Is the government seeking phones’ source code?: Explained

The story so far: The newswire agency Reuters reported that the Indian government was contemplating a requirement for smartphone makers to disclose their source code to third party testing agencies, and make this code open for review. A further requirement the agency reported was that phone makers would have to notify the government before pushing major software updates to user devices. The Union government has downplayed the nature of these conversations, and refuted the source code demand allegation.

What is source code?

Source code is the core repository of software programmes and their associated digital assets that drives a digital system. While some parts of the code, especially of Android phones, is open to begin with, there are significant modifications and adaptations that phone manufacturers make to that codebase. Also, each firm jealously guards the technology driving these respective changes. Source code is kept secret not just for commercial reasons, but also as a security measure. If a software system’s complete inner workings are visible to a malicious attacker, then the system is at risk of being probed for weaknesses that can be exploited, and can lead to data breaches and other types of cyberattacks.

Why is such a demand controversial?

It is highly unusual for source code of any kind of system to be disclosed outside a company, except perhaps in sensitive fields like defence, and that too in specific countries. Apple Inc., for instance, has not disclosed its source code to the Chinese government, even as the firm has carved out policies specific to that country to make user data stored on the cloud potentially more accessible in response to legal requests.

These reports have come shortly after a bruising episode for the government; just weeks before, the Department of Telecommunications (DoT) was at the receiving end of massive political and public pushback due to an order it sent to smartphone manufacturers to “pre-install” the spam reporting app Sanchar Saathi. There were widespread concerns that the app could be used for snooping at worst, and represent a security threat by a third party attacker at best. This was also a demand global smartphone makers generally don’t entertain.

But source code disclosure would be a far more intrusive demand, as it would require smartphone makers to essentially expose their entire code base to a third party. Cyber attackers that find and take advantage of software vulnerabilities often do so with aspects of computer systems that are visible externally; internal visibility would greatly amplify the risks of such vulnerabilities being found, especially if the source code includes detailed documentation on a system’s inner workings. As such, mobile phone operating systems, even if they are running on open source Android, do not expose every detail of their actual implementation.

Is the Indian government demanding that source code be made public?

In 2023, the National Centre for Communication Security (NCSS), under the DoT, finalised a document called an Indian Telecom Security Assurance Requirement (ITSAR) for “consumer equipment”. ITSARs are technical standards used in the Mandatory Testing and Certification of Telecommunication Equipment (MTCTE) framework, a key bureaucratic step for importing telecom gear into India.

The MTCTE framework stems from the Indian Telegraph (Amendment) Rules, 2017. However, shortly after the Telecommunications Act, 2023 was passed, the DoT and the Ministry of Electronics and Information Technology (MeitY) decided that the MTCTE regime should be done away with for smartphones, which already go through a certification process for India administered by the Bureau of Indian Standards. A senior MeitY official told The Hindu that since the baton had now been passed to the IT Ministry, the discussions were picking up where the DoT had left off. A press statement by MeitY stated that the IT Ministry was keeping an “open mind” and would decide on what was best for the country and for consumers. The India Cellular and Electronics Association (ICEA), which represents some smartphone firms, also downplayed the seriousness of the discussions.
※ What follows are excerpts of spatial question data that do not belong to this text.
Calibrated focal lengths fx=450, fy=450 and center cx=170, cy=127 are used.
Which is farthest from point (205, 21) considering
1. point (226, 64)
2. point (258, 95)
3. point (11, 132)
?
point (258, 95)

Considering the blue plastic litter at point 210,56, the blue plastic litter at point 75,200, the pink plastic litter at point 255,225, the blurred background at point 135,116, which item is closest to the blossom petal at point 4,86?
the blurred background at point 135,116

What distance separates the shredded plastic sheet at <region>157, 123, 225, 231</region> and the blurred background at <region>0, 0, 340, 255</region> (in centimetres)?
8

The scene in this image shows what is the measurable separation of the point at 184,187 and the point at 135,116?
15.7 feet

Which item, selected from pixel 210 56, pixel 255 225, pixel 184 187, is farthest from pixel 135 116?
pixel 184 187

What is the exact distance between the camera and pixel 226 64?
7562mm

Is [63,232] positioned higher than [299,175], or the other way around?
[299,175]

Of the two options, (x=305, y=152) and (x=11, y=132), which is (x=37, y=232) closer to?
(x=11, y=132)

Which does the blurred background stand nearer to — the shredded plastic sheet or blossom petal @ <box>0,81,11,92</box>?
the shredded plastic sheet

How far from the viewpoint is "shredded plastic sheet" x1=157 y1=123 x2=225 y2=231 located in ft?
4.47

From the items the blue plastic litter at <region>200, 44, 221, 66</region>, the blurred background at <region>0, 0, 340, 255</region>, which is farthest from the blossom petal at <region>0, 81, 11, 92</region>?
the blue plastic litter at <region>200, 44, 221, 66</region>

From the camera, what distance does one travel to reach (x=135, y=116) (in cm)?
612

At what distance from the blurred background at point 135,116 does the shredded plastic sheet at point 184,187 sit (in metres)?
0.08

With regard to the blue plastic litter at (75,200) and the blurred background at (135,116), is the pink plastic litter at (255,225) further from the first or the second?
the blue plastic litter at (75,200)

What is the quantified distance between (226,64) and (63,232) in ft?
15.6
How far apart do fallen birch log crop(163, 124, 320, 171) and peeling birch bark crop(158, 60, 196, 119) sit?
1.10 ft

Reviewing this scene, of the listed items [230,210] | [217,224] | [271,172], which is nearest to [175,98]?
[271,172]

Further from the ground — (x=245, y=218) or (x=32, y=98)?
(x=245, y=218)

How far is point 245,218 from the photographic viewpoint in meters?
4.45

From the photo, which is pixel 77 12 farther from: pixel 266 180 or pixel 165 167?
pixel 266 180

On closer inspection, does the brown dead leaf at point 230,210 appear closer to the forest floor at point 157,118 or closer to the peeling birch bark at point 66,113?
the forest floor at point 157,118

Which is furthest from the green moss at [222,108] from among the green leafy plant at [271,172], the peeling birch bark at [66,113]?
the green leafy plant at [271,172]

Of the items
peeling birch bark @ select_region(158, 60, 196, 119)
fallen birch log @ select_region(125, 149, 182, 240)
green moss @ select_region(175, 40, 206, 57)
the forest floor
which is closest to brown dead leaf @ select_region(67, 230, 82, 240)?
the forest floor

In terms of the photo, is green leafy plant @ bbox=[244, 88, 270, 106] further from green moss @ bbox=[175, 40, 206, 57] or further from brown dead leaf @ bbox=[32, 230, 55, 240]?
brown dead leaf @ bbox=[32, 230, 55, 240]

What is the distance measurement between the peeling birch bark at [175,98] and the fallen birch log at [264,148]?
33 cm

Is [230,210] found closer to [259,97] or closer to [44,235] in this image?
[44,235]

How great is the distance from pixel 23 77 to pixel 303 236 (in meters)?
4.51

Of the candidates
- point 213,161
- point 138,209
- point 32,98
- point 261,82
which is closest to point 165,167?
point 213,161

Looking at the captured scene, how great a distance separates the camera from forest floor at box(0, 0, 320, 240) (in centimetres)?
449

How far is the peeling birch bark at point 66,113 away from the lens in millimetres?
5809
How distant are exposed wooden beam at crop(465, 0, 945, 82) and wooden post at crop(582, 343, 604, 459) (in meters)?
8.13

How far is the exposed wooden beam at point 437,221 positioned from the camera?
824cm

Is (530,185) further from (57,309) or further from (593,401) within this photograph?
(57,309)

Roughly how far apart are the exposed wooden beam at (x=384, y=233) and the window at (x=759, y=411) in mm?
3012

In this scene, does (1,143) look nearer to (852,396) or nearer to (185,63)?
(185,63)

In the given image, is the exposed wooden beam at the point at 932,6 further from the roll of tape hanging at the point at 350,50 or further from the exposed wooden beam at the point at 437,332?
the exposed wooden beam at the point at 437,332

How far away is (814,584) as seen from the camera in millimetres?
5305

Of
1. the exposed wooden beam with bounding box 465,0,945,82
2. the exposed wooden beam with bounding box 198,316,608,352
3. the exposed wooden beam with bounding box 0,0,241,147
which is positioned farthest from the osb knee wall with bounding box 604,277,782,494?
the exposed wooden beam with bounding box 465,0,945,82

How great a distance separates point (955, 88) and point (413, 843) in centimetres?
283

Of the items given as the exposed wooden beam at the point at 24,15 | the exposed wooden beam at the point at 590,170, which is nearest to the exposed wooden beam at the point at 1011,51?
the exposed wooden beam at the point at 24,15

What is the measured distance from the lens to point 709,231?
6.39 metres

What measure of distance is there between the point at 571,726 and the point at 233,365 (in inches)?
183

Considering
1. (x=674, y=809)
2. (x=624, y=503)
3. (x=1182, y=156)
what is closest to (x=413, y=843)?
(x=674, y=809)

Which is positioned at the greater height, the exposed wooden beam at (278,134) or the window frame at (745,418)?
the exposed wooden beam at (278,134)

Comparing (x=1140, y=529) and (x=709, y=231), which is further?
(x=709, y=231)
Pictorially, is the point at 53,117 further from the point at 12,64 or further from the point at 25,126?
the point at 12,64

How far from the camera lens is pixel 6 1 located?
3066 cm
The Internet Freedom Foundation, a digital rights advocacy group, pushed back on that denial, pointing out that the meetings the government was holding were not transparently conducted, and that the ITSARs remain public.

“If the government claims these proposals do not exist, it must explain the specific documentation currently hosted on its own website and also disclose the minutes of meetings,” IFF said in a statement.

“IFF asserts that “stakeholder consultation” cannot be limited to closed-door meetings with big tech giants. If the PIB’s claim that “no final regulations have been framed” is true, then the government should have no hesitation in releasing the current draft of the ITSAR for public scrutiny immediately. We reassert the need for transparency and an open public consultation.”